Risk Indicators & Red Flags
- Hedging policy: No formal policy restricting hedging for directors or employees; potential alignment concern .
- Losses and declining revenue in FY2024 vs prior years underscore execution risk .
- Activist engagement: Cooperation Agreement with Nicoya Capital; Board expanded and new director appointed; indicates shareholder pressure and governance changes .
- Related party transactions: None exceeding thresholds in FY2024; no current proposals .
Compensation Committee Analysis
- Composition: Independent directors; Culhane (Chair), Dodd, Osgood .
- Responsibilities: Set/approve performance goals for executives (including CEO), recommend CEO compensation, administer equity plan, review director compensation; authority to retain advisors .
- Director compensation cap: Plan limits non‑employee director compensation value to $500,000 per calendar year, with extraordinary exceptions requiring recusal by recipient .

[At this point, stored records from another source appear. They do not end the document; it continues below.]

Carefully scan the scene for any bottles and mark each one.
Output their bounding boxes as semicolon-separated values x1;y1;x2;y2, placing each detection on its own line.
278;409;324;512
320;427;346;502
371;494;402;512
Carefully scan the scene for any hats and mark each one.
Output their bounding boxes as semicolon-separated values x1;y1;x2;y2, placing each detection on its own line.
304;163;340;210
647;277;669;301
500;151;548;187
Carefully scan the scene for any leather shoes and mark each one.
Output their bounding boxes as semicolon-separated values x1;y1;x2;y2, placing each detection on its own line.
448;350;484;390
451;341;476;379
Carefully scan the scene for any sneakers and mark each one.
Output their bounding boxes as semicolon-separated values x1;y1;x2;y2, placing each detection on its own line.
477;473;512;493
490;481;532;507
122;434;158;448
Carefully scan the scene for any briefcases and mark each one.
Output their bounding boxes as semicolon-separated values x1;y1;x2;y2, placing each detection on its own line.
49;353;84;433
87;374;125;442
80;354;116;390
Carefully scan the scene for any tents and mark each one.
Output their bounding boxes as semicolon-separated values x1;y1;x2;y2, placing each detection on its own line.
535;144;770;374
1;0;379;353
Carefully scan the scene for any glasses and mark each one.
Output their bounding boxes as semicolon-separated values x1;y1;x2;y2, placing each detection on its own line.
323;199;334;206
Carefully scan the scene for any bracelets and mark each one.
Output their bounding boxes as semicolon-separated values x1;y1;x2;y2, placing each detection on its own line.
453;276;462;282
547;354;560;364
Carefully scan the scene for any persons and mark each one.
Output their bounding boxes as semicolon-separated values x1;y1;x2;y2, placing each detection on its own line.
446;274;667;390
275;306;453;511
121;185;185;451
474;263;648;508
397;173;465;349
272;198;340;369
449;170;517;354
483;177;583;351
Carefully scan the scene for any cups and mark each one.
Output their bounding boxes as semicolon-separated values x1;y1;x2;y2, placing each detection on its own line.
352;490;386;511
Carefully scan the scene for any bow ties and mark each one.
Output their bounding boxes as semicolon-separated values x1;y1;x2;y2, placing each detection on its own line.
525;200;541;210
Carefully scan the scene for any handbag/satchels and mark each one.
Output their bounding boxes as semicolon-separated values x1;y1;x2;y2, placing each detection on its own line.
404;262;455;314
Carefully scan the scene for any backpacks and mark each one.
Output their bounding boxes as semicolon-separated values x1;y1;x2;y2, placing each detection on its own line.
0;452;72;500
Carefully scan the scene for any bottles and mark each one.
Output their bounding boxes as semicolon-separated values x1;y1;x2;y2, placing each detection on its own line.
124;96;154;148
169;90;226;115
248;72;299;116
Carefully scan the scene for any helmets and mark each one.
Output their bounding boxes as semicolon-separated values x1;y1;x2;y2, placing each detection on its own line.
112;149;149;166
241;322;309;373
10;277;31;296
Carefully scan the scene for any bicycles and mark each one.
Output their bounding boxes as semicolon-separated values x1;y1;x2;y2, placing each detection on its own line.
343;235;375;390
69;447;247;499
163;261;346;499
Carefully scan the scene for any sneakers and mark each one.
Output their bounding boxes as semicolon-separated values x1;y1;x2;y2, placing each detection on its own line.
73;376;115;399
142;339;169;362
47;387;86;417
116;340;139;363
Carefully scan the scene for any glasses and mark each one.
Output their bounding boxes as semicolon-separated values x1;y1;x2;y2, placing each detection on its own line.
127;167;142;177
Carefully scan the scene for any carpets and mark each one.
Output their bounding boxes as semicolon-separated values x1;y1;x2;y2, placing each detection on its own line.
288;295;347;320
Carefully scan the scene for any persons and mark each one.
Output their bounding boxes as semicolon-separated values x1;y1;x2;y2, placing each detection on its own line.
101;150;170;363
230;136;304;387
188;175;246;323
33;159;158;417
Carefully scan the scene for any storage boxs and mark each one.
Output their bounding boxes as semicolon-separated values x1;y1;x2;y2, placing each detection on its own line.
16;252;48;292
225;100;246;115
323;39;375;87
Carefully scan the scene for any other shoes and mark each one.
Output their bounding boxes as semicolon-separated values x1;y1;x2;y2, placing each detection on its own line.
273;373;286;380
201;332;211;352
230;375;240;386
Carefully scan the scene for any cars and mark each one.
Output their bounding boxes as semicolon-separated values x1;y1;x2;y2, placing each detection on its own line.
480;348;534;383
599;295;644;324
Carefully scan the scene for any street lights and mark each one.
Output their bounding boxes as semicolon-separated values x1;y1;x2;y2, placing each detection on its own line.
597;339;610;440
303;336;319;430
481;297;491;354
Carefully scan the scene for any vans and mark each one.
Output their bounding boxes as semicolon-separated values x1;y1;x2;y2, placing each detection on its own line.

Say‑on‑Pay & Shareholder Feedback
- Say‑on‑Pay 2024 approval: 94.3% support; company asserts alignment with long‑term stockholder interests .
Investment Implications
- Alignment: CEO’s target bonus is explicitly tied to bookings, revenue, operating income, and cash flow, with capped payout levels, suggesting clearer pay‑for‑performance mechanics in FY2025; clawback policy adds downside protection for investors .
- Selling pressure: Multiple option tranches vesting in equal installments through 2026 and two large performance‑based grants maturing on 9/30/2025 and 9/30/2026 create potential supply overhang if exercised; 537,138 shares issuable within 60 days reflects near‑term dilutive potential .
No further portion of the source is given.